**Task objective**
Go through the entries below from the first line and output each one exactly, up to and including the line with "New Zealand, site WLG_1266_996, 2015-11-13".

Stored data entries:
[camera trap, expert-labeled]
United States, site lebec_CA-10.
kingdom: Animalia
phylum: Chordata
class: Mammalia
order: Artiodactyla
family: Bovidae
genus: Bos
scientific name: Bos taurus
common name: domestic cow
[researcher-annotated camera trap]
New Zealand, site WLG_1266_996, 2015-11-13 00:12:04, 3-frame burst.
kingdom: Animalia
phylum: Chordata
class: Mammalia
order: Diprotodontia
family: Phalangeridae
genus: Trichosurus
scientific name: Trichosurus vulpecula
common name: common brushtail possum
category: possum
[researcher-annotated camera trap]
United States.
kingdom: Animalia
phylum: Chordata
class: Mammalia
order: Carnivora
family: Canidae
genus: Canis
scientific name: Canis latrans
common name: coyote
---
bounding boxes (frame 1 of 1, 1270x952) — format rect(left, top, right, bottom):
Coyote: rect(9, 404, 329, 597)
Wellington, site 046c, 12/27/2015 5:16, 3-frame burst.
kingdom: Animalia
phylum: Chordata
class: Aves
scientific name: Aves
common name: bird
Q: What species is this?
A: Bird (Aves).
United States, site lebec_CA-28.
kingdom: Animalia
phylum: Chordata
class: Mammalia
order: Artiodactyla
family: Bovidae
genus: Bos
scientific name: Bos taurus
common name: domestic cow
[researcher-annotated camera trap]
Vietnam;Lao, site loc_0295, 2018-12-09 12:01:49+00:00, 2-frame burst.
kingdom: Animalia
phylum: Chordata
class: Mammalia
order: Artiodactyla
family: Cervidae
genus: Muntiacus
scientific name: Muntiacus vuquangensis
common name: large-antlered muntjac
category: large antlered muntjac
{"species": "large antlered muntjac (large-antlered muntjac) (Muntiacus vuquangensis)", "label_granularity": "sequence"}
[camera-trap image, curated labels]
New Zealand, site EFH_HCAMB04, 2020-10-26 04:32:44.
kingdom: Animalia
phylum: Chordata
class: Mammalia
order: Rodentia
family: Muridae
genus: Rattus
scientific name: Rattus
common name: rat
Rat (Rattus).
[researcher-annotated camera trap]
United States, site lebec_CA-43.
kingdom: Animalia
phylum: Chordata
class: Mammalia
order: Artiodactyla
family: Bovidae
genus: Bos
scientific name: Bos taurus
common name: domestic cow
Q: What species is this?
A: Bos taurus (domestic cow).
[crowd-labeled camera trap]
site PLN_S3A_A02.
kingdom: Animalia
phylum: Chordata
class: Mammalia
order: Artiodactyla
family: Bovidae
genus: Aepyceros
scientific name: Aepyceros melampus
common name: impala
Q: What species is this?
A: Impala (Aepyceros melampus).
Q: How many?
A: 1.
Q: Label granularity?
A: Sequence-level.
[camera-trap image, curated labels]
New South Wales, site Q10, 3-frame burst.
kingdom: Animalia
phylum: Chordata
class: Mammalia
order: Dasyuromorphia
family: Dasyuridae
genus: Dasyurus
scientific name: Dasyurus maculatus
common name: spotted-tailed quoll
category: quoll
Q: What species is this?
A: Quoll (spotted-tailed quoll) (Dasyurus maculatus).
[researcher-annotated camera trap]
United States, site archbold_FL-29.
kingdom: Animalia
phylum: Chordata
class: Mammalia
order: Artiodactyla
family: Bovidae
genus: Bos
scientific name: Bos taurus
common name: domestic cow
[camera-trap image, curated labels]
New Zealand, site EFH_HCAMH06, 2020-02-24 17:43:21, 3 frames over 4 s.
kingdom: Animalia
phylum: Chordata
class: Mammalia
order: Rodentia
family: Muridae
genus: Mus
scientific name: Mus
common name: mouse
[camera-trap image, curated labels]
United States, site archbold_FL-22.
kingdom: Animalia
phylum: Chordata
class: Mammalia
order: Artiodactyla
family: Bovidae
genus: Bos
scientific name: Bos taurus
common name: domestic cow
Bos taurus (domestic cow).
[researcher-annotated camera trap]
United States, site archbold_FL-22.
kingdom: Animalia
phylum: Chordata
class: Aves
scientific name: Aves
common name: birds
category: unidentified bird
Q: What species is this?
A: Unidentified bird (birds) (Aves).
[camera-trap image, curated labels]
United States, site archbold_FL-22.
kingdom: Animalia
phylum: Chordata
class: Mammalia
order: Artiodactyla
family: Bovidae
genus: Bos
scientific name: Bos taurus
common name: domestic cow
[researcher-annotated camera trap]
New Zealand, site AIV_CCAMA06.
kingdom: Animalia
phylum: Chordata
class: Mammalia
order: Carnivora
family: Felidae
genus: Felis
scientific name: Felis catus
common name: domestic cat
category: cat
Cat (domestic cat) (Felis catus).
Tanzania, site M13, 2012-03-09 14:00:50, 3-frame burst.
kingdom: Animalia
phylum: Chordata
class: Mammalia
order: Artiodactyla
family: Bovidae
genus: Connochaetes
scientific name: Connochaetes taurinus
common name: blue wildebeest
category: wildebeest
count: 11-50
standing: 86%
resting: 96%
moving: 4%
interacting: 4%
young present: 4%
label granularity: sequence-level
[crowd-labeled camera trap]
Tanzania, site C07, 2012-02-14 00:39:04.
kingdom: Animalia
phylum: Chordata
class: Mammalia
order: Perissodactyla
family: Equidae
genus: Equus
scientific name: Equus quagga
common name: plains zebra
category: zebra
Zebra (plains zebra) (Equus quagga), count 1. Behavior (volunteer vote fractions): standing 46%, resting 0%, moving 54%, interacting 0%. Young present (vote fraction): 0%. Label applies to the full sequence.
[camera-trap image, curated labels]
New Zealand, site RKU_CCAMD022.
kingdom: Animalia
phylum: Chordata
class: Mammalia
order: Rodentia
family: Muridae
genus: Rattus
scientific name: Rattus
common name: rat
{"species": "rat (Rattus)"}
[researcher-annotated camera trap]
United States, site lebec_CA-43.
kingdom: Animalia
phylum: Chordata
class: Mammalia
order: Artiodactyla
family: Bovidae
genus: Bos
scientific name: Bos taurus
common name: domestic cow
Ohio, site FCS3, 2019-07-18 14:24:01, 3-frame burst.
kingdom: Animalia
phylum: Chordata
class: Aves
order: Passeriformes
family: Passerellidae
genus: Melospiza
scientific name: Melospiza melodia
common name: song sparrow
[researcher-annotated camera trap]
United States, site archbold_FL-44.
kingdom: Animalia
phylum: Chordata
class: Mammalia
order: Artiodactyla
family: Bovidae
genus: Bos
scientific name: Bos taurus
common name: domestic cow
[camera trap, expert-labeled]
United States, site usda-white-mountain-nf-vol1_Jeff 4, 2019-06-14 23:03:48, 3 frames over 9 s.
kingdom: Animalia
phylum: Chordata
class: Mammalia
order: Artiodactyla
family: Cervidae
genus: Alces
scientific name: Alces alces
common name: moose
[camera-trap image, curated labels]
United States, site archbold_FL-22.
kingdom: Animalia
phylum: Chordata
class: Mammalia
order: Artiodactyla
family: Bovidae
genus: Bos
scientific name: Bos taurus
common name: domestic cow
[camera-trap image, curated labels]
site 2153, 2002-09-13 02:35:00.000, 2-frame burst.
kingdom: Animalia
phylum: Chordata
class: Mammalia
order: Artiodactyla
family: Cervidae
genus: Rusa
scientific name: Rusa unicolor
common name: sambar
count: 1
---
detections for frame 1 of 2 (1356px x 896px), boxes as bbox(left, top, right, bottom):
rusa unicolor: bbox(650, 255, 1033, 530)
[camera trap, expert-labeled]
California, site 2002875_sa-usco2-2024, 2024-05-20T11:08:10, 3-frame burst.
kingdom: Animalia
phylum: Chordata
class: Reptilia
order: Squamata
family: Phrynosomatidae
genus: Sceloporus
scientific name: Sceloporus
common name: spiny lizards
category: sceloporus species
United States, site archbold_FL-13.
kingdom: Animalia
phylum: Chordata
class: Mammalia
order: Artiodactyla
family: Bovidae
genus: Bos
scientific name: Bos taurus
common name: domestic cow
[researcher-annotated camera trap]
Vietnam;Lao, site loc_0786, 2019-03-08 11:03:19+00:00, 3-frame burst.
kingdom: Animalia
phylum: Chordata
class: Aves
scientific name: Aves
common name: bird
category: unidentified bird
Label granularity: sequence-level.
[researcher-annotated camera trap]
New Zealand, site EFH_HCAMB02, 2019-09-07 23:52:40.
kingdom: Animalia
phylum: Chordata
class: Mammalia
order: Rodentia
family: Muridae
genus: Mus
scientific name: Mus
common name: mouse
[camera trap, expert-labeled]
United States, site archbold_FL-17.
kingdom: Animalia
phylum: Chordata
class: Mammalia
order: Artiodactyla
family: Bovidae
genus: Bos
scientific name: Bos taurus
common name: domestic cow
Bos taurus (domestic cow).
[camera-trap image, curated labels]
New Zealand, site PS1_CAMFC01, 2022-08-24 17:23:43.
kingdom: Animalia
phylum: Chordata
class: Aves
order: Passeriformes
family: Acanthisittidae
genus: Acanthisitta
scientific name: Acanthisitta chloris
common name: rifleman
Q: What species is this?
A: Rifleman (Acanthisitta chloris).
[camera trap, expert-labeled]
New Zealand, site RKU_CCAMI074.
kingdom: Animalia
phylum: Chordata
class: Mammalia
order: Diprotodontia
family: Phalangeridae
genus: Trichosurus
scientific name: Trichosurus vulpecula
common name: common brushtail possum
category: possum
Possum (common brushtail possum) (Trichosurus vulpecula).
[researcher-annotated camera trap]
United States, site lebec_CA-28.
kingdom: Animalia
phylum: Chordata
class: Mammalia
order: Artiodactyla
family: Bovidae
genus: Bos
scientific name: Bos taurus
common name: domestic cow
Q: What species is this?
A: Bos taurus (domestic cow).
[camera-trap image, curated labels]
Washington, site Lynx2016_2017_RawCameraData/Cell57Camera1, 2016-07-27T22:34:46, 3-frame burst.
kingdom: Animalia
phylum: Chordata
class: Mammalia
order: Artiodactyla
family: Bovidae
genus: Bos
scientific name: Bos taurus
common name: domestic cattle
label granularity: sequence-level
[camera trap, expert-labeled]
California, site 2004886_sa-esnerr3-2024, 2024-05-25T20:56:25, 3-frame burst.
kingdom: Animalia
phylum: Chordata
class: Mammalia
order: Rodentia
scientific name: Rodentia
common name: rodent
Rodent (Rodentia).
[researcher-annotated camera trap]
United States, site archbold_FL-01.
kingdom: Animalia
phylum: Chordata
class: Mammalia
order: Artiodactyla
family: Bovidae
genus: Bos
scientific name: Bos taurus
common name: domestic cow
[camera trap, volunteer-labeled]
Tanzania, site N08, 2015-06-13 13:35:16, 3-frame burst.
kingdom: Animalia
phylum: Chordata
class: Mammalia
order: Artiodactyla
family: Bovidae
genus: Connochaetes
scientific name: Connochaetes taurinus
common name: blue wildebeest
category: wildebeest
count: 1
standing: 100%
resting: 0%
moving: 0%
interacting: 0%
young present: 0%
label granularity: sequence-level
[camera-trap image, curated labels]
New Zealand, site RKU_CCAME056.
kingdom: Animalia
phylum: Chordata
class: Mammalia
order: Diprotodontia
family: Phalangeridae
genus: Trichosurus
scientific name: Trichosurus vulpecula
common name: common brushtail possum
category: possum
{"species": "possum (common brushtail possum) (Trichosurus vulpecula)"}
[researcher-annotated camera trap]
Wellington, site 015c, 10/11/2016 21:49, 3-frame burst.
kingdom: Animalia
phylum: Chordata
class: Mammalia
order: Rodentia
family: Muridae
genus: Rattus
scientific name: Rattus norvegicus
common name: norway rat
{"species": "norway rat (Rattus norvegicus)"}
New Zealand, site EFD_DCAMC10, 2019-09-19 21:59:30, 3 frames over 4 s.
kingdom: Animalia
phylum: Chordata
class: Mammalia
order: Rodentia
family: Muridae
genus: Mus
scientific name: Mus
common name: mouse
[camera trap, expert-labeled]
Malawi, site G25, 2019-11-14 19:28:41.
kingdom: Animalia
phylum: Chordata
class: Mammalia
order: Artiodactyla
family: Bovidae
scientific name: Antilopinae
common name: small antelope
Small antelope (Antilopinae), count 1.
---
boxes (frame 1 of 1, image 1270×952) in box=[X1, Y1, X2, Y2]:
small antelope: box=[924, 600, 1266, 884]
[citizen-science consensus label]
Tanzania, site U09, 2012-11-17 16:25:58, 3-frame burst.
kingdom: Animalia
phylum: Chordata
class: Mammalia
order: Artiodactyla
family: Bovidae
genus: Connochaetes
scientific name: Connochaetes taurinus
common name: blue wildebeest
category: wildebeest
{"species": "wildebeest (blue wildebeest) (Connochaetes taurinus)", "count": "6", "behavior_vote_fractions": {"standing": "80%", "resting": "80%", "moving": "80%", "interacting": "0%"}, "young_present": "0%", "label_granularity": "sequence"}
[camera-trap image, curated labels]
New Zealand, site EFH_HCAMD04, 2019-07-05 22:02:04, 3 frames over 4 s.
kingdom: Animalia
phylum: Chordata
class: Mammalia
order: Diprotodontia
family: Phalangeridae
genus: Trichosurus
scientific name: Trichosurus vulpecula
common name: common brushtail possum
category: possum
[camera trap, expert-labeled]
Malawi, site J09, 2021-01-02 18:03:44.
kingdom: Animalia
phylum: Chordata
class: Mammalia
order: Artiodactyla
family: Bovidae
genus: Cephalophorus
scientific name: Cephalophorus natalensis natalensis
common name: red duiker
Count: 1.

**Output**
[camera trap, expert-labeled]
United States, site lebec_CA-10.
kingdom: Animalia
phylum: Chordata
class: Mammalia
order: Artiodactyla
family: Bovidae
genus: Bos
scientific name: Bos taurus
common name: domestic cow
[researcher-annotated camera trap]
New Zealand, site WLG_1266_996, 2015-11-13 00:12:04, 3-frame burst.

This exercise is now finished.